Exklusiv Gut acht Millionen Euro wollte die EnBW von einem früheren Atommanager. Nun akzeptiert der Konzern seine Niederlage vor Gericht und legt keine Berufung gegen ein Urteil des Landgerichts Mosbach ein, das seine Klage im September abgewiesen hatte.

Titelteam Stuttgarter Zeitung: Andreas Müller (mül)

Stuttgart - Im ersten von vier Schadenersatzprozessen gegen eigene (Ex-)Manager wegen verlustreicher Russlandgeschäfte gibt die EnBW jetzt auf. Der Energiekonzern legt keine Berufung gegen ein Urteil des Landgerichts Mosbach ein, das seine Millionenklage gegen einen früheren Geschäftsführer des Kernkraftwerks Obrigheim (KWO) im September abgewiesen hatte. „Die EnBW wird das Urteil nicht anfechten“, sagte ein Sprecher der Stuttgarter Zeitung. Nach der Analyse des Richterspruchs und der Abwägung von Chancen und Risiken verzichte man auf Rechtsmittel. Dazu hätte binnen vier Wochen Berufung beim Oberlandesgericht Karlsruhe eingelegt werden müssen.

 

Wegen angeblicher Pflichtverletzungen hatte die EnBW-Tochterfirma KWO von dem Ex-Geschäftsführer 8,5 Millionen Euro Schadenersatz gefordert. Dabei ging es um Projektverträge zum Rückbau des Atommeilers und zur Entsorgung radioaktiver Rückstände mit dem Moskauer Lobbyisten Andrey Bykov. Das Landgericht Mosbach verneinte einen Anspruch schon deswegen, weil der Manager für die fraglichen Jahre wirksam entlastet worden sei. Zudem habe ein übergeordneter EnBW-Manager – der heutige Technikvorstand Hans-Josef Zimmer – die fraglichen Verträge gekannt und unterstützt.

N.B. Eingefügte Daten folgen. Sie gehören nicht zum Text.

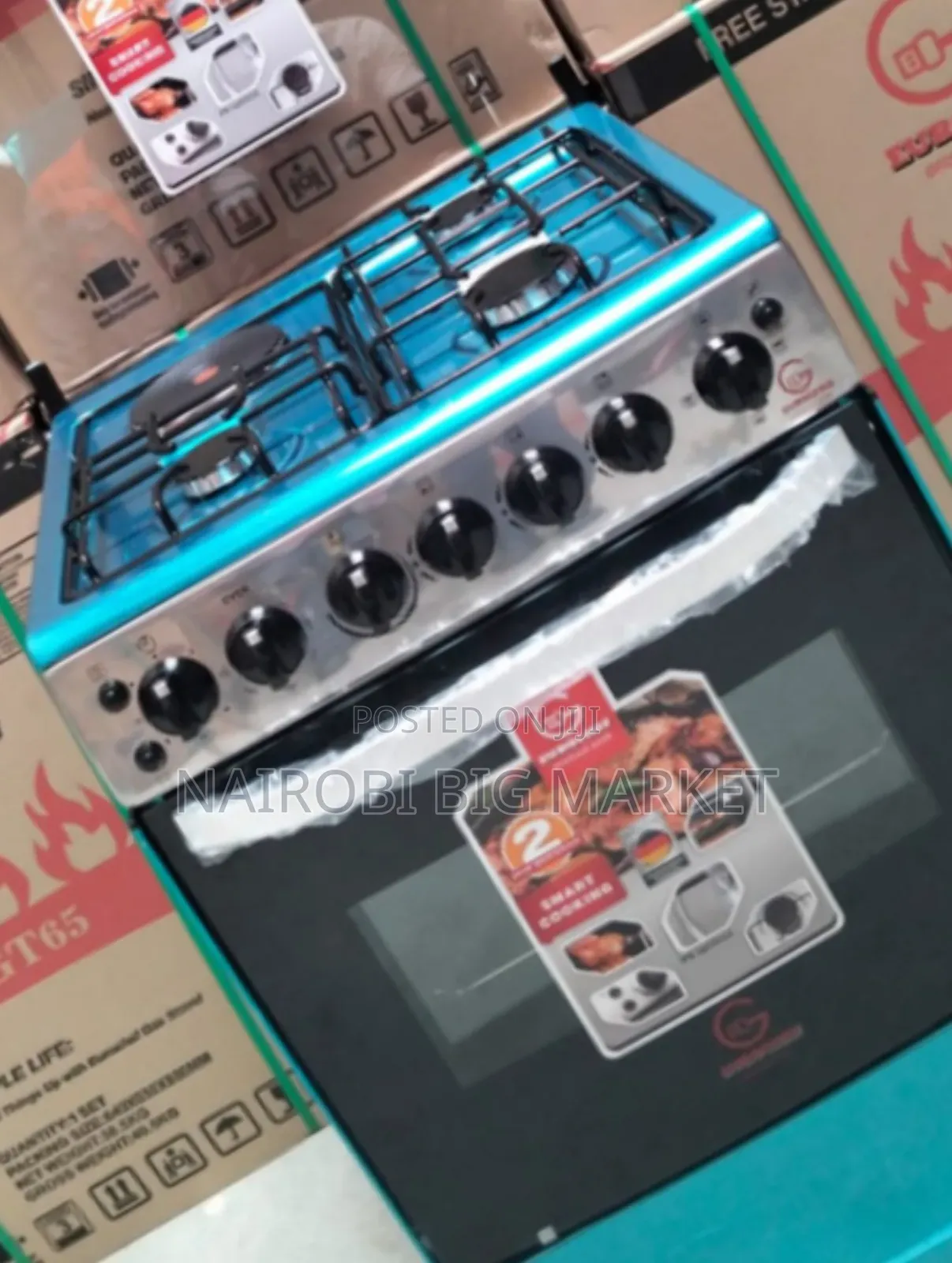 Eurochef 60*65 3+1 Standing Cooker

Keine Vorentscheidung für weitere Verfahren

Für die drei laufenden Prozesse stellt die Entscheidung dem EnBW-Sprecher zufolge „kein Präjudiz dar“. Begründung: dort gehe es „um andere Sachverhalte“. Gleichwohl wird in Unternehmenskreisen aufmerksam registriert, dass der neue EnBW-Chef Frank Mastiaux den noch unter seinem Vorgänger Hans-Peter Villis be-schlossenen Kurs jetzt zumindest in einem Fall nicht weiterverfolgt. Von Zimmer und  dem früheren EnBW-Kernkraft-Geschäftsführer Wolfgang Heni fordert der Konzern jeweils 80 bis 90 Millionen Euro. Die Prozesse vor den Landgerichten Landau und Heilbronn sind derzeit ausgesetzt, bis die Staatsanwaltschaft Mannheim ihre Ermittlungen zu den Russlandgeschäften abgeschlossen hat. Seit Juni 2012 ermittelt sie wegen des Verdachts der Steuerhinterziehung und der Untreue gegen sieben aktive und ehemalige Manager. Zu den Beschuldigten soll neben Zimmer und Heni auch der frühere Konzernchef Utz Claassen gehören, nicht jedoch Villis.

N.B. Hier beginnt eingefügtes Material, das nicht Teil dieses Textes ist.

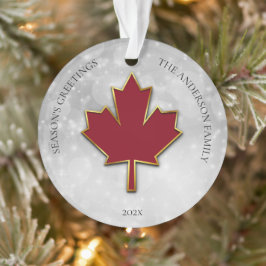 Foto Red Maple Leaf Ornament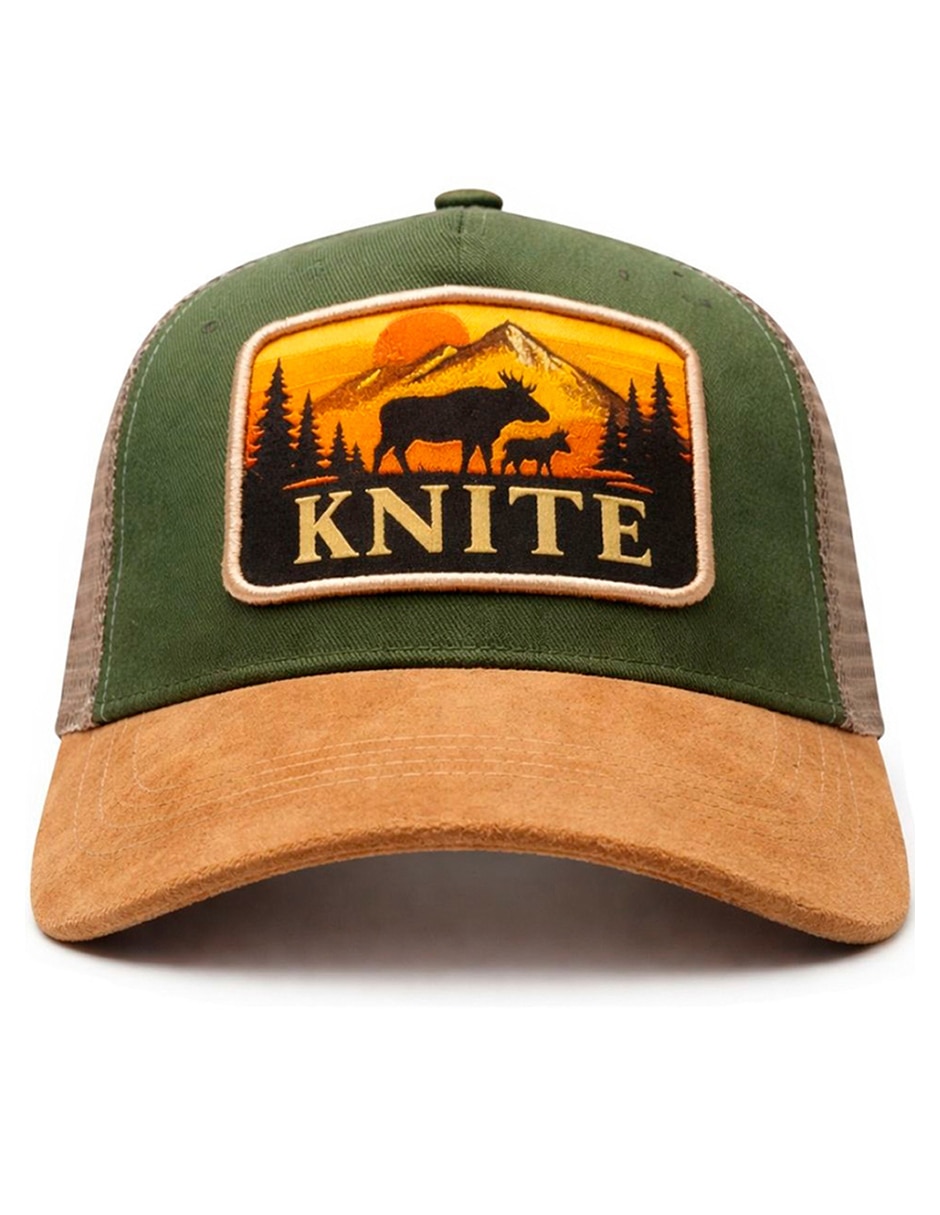 Gorra visera curva snapback Knite para hombre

Beim Landgericht Heidelberg hat die EnBW derweil beantragt, auch das Verfahren gegen den früheren Technikvorstand Thomas Hartkopf auszusetzen; von ihm verlangt der Konzern 26 Millionen Euro. Grund des Antrags ist dem Sprecher zufolge, dass zwei Zeugen wegen der laufenden Ermittlungen ein Aussageverweigerungsrecht hätten. Über die Aussetzung habe das Gericht noch nicht entschieden.

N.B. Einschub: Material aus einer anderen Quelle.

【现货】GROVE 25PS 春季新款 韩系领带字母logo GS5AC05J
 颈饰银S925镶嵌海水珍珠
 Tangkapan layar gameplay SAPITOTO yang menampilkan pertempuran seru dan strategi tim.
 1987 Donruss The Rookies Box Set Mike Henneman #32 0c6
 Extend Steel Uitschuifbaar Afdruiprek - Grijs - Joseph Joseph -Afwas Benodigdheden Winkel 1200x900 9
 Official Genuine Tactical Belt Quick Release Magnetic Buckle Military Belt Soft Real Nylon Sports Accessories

Zweite Niederlage zeichnet sich ab

In dem Heidelberger Verfahren geht es um Pläne der EnBW und Bykovs, ein System zur Überwachung von radioaktiven Stoffen in Russland zu entwickeln. Dafür wurden zwölf Millionen Euro für eine Machbarkeitsstudie und 14 Millionen Euro als Anschubfinanzierung ausgegeben. Das Projekt mit dem Namen „Katharina“ scheiterte später, angeblich weil die russische Regierung das Interesse verloren hatte und sich nicht mehr daran beteiligen wollte.

Beim zweiten Verhandlungstag Ende September waren Zweifel aufgekommen, inwieweit Hartkopf zur Rechenschaft gezogen werden könnte. Er selbst will teilweise gar nicht informiert gewesen sein, auch Zeugen waren sich über seine Beteiligung nicht sicher. Nach Ansicht von Prozessbeobachtern zeichnet sich für die EnBW damit eine weitere Niederlage ab.